Pour l’ensemble de ces faits, vous avez nuit à l’image de l’association, mis en danger la sécurité des usagers et des salariés tout en favorisant la dégradation du climat social.
Vous avez également mis en jeu la responsabilité de l’association en vous abstenant de valider les paies et en omettant d’effectuer les demandes d’autorisation de sortie des enfants comme vous devez pourtant le faire.
Enfin, vous avez nuit aux projets individualisés des enfants alors même que vous deviez les superviser et veiller à leur bon déroulement.
…. En conséquence, et compte tenu de la gravité des faits qui vous sont reprochés votre maintien dans l’association est impossible et je vous notifie par la présente votre licenciement pour faute grave…'.

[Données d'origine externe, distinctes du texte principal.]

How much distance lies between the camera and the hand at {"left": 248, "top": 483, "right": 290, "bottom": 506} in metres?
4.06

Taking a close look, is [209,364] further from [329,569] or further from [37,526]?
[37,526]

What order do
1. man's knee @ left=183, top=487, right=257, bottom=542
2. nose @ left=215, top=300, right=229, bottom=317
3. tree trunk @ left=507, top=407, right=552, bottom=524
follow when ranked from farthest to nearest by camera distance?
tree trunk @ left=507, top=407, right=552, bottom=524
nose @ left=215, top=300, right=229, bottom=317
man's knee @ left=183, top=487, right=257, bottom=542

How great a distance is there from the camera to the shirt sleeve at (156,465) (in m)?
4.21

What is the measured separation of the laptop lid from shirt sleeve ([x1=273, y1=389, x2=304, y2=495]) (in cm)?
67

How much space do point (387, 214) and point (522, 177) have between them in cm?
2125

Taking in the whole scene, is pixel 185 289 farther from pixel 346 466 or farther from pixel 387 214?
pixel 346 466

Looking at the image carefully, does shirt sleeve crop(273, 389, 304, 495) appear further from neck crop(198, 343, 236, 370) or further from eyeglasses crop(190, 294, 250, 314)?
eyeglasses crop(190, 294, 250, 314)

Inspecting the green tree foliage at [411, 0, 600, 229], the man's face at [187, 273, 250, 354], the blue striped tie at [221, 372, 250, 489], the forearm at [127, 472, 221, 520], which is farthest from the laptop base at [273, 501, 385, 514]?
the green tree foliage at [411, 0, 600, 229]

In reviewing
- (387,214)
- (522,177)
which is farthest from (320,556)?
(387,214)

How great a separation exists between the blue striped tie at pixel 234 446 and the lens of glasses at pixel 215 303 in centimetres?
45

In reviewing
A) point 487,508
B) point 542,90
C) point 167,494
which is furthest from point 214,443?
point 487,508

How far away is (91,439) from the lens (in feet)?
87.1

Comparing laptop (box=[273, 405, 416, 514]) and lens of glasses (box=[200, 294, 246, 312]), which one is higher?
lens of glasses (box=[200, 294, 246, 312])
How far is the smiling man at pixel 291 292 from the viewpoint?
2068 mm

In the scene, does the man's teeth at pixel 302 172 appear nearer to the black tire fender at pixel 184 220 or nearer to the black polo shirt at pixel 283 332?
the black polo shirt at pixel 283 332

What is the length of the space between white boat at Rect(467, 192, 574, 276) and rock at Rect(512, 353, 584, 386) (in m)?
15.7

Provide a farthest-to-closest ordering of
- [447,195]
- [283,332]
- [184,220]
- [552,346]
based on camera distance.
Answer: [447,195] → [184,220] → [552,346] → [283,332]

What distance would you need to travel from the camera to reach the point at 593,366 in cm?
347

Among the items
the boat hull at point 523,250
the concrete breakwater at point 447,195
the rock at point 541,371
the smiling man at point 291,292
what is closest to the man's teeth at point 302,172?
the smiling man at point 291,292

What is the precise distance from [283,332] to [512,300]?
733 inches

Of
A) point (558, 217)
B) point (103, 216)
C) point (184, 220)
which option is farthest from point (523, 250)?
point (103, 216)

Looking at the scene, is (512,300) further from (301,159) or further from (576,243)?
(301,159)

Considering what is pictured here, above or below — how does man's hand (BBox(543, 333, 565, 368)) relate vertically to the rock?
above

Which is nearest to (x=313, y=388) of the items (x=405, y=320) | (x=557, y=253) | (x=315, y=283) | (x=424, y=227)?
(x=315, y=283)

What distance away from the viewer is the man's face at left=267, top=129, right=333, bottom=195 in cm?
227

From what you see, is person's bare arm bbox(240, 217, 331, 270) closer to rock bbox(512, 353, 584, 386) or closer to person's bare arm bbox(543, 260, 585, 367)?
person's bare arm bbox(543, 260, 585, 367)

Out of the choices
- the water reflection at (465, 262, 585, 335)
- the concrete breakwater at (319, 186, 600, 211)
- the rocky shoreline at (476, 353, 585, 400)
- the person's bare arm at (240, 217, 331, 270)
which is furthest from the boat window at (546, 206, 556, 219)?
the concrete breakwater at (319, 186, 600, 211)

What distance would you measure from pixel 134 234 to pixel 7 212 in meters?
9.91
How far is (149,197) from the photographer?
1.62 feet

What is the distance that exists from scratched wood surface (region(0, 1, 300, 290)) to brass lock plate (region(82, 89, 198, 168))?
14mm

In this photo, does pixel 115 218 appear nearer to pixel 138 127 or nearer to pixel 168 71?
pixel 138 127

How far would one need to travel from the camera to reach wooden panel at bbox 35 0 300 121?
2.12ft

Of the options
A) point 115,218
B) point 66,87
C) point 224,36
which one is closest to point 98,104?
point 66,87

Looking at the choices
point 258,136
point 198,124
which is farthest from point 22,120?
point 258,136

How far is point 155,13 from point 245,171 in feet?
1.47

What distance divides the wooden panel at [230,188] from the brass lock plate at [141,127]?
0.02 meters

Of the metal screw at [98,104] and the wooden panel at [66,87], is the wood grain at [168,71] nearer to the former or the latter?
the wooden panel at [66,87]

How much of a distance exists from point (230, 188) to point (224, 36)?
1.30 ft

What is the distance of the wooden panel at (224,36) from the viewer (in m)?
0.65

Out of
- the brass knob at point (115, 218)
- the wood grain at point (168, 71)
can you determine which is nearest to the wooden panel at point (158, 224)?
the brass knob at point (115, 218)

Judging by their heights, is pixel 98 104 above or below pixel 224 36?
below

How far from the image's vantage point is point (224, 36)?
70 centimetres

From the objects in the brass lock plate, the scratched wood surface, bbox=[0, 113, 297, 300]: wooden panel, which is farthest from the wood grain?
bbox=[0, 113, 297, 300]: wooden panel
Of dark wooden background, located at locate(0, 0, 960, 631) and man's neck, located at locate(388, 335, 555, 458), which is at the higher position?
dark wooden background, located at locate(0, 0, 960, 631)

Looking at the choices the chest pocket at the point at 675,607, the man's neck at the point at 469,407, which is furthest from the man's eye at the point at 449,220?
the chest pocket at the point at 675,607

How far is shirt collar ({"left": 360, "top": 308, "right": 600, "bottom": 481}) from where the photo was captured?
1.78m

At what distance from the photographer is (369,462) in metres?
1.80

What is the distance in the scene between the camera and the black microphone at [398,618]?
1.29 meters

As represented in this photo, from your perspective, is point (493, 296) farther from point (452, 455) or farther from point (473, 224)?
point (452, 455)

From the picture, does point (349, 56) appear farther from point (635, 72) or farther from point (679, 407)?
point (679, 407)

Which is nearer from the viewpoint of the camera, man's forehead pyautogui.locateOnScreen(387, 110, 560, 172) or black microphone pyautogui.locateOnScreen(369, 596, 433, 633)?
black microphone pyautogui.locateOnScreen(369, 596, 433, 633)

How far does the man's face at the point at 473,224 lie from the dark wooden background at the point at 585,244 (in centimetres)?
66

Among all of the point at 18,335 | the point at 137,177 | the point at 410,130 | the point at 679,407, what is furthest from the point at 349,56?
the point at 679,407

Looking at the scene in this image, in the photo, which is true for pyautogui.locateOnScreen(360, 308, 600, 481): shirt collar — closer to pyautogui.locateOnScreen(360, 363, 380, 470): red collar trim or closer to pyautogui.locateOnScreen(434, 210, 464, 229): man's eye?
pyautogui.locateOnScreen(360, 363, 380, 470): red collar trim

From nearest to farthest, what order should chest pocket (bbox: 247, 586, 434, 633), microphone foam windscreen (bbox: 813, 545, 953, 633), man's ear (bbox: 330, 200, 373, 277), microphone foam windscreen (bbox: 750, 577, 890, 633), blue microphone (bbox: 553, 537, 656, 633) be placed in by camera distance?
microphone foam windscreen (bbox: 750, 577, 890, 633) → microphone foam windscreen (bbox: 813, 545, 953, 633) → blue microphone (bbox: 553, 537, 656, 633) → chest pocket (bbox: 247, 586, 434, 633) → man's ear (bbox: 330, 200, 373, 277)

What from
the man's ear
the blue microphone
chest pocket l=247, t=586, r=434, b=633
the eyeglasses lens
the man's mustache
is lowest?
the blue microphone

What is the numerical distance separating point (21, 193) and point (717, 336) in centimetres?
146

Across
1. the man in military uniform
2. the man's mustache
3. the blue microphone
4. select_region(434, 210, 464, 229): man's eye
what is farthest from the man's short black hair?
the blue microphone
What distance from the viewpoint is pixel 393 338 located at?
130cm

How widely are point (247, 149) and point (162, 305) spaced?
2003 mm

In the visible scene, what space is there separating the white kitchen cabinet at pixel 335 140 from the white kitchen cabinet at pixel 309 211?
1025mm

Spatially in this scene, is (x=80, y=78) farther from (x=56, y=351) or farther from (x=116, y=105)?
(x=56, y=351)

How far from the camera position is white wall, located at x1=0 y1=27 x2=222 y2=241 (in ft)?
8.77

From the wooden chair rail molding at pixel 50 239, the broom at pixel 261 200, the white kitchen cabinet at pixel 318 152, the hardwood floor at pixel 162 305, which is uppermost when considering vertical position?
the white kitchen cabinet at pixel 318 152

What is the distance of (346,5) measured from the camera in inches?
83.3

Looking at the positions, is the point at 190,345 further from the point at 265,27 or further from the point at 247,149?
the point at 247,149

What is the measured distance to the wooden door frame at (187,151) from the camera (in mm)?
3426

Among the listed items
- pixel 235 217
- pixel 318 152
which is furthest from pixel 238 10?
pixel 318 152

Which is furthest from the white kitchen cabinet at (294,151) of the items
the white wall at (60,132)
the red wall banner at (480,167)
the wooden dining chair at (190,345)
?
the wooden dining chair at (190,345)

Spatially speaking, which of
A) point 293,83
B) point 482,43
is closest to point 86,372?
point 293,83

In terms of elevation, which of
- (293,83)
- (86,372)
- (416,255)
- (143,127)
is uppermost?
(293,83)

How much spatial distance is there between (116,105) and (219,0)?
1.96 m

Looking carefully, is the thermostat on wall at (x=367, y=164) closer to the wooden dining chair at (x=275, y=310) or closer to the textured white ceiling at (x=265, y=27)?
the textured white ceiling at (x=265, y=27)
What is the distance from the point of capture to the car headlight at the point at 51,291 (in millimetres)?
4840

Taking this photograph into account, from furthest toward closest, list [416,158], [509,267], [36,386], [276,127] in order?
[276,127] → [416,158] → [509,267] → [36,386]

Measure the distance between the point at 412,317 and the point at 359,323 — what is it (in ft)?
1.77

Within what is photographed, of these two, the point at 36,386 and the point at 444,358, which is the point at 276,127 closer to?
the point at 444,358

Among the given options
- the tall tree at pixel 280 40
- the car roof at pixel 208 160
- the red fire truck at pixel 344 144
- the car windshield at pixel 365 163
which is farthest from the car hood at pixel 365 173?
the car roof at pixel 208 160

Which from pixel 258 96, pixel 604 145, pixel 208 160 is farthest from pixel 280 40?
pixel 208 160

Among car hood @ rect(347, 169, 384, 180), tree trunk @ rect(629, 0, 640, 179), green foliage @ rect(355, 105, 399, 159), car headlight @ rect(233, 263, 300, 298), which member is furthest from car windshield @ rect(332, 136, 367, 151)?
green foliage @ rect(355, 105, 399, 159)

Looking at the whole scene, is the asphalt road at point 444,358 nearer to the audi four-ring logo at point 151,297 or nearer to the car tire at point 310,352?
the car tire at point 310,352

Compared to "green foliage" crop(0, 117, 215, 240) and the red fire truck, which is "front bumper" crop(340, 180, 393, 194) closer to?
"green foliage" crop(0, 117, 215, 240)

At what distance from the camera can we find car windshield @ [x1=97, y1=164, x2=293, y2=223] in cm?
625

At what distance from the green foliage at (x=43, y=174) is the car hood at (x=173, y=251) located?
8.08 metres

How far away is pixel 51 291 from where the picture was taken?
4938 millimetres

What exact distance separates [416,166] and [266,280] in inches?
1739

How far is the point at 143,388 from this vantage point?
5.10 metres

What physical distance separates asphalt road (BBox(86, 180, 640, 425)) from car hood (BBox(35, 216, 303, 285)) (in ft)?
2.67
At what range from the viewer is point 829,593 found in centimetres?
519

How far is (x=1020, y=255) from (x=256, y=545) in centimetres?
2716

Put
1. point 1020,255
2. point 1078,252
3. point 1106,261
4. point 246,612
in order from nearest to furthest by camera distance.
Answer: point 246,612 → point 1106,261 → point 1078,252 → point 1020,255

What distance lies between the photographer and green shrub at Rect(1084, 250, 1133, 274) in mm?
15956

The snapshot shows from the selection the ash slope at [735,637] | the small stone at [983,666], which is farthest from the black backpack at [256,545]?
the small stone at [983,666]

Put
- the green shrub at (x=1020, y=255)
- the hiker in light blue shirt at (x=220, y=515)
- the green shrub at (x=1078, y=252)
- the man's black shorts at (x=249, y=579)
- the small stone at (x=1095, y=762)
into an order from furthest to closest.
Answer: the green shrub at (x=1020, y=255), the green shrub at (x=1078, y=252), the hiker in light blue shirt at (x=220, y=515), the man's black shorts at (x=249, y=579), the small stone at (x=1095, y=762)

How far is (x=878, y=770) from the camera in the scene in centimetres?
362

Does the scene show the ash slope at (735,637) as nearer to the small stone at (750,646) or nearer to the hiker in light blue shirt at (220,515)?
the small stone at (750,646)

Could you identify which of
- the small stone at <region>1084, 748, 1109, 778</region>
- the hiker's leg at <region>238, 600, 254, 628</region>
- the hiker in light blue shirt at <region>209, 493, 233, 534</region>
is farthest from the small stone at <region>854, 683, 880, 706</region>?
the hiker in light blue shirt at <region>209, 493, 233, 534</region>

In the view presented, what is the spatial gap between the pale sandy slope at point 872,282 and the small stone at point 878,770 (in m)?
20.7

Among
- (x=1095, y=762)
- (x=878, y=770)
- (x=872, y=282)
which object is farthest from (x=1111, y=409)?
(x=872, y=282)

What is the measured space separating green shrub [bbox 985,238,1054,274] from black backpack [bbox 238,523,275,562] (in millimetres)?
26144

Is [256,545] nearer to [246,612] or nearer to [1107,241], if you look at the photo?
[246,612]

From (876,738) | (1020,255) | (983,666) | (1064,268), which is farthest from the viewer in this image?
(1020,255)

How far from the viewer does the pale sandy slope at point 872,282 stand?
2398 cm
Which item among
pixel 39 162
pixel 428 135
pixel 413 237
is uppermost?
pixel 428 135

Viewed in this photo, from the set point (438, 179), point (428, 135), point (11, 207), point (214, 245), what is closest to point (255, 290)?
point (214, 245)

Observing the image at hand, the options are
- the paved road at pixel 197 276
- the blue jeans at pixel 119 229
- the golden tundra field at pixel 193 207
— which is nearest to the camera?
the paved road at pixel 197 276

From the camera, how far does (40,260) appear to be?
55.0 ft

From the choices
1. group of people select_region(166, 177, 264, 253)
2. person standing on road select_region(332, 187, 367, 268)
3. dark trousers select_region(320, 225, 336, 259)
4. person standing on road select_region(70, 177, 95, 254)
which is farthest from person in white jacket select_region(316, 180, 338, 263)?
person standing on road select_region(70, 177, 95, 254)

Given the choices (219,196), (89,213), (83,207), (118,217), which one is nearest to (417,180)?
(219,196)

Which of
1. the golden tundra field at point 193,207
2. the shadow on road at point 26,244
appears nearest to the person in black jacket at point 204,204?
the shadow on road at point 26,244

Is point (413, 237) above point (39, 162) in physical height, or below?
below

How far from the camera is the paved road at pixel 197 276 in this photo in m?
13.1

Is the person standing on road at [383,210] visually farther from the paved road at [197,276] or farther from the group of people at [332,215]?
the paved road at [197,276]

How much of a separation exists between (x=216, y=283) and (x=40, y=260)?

Sur la demande de nullité du licenciement
M. [I] conclut à la nullité de son licenciement en se fondant sur les dispositions de l’article L.313-24 du code de l’action sociale et des familles selon lesquelles dans les établissements et services mentionnés à l’article L. 312-1, 'le fait qu’un salarié ou un agent a témoigné de mauvais traitements ou privations infligés à une personne accueillie ou relaté de tels agissements ne peut être pris en considération pour décider de mesures défavorables le concernant en matière d’embauche, de rémunération, de formation, d’affectation, de qualification, de classification, de promotion professionnelle, de mutation ou de renouvellement du contrat de travail, ou pour décider la résiliation du contrat de travail ou une sanction disciplinaire'.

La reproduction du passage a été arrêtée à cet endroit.